Hash functions

A hash function is function that can be used to transform data of arbitrary size to a unique string of bytes, it’s like being able to attribute a global unique identifiers to anything. This might seem like nothing, but this simple fabrication is extremely useful to build many things in cryptography and Bitcoin! To be more clear, a hash function takes an arbitrary-length input (a file, a message, a video, and so on) and produces a fixed-length output (for example, 256 bits for SHA-256). Hashing the same input produces the same digest or hash and hashing two similar texts gives two very different results.

The main property of a hash function is that one cannot revert the algorithm, meaning that one shouldn’t be able to find the input from just the output. Hash functions are one-way, if I write the sha-256 result of something, no one on this planet can calculate the source I used to get that result.

SHA-2 and SHA-3 are the two most widely adopted hash functions.
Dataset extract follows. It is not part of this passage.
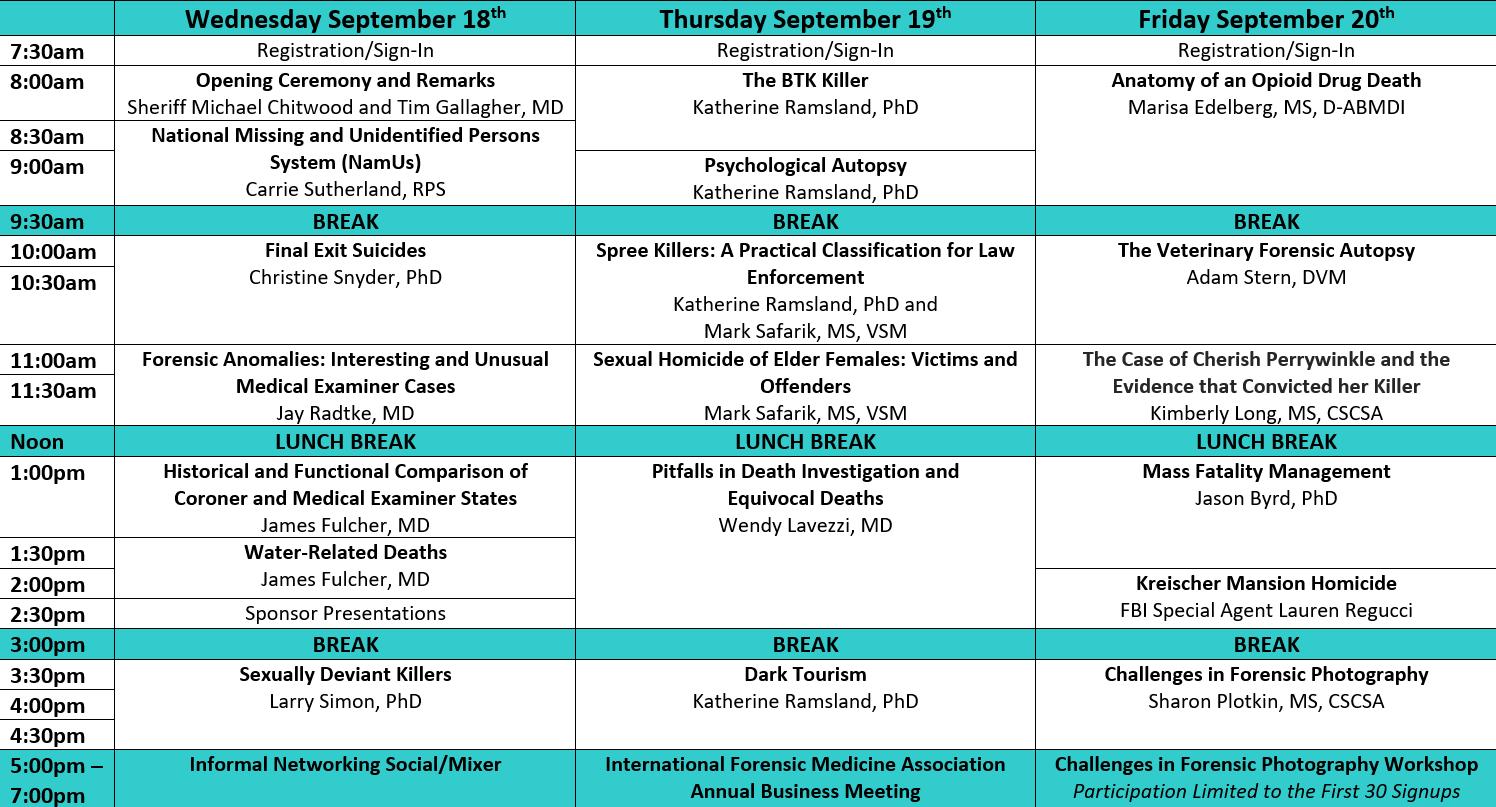 Death Investigation Conference | International Forensic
SHA-2 is based on the Merkle–Damgård construction, while SHA-3 is based on the sponge construction. SHA-2 provides 4 different versions, producing outputs of 224, 256, 384 & 512 (256 is the most used). Here is a good article to know more about the mathematics behind SHA-256.

Let’s do sha256 on the word “foobar” with this command:

echo -n foobar | sha256sum

The result is : “c3ab8ff13720e8ad9047dd39466b3c8974e592c2fa383d4a3960714caef0c4f2”.

Now, let’s calcule “fopbar” sha-256 value with:

echo -n fopbar | sha256sum

The result is : “04006a569077f11c3d1e5f3f5994e10a40d50fb3679ab89b053d1236024002be”.

As you can see, both results are very different!

The SHA1 hash function is now completely unsafe as researchers have achieved the first practical SHA-1 collision, generating two PDF files with the same signature.